- _Required action_: Once you reach the line containing "H&M Women's Beige" in the entries below, write out that line and each one after it down to the line containing "Modern Terrassed House Close *", exactly and with nothing added.

- _Data for the task_:
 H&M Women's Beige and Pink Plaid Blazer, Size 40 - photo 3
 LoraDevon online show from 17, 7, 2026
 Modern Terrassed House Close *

...

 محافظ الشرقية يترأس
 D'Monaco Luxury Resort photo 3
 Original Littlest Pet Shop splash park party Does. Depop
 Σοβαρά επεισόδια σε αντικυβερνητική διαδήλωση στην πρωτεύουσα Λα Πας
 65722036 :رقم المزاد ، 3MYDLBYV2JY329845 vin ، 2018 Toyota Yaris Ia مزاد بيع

- _Result for this task_:
 H&M Women's Beige and Pink Plaid Blazer, Size 40 - photo 3
 LoraDevon online show from 17, 7, 2026
 Modern Terrassed House Close *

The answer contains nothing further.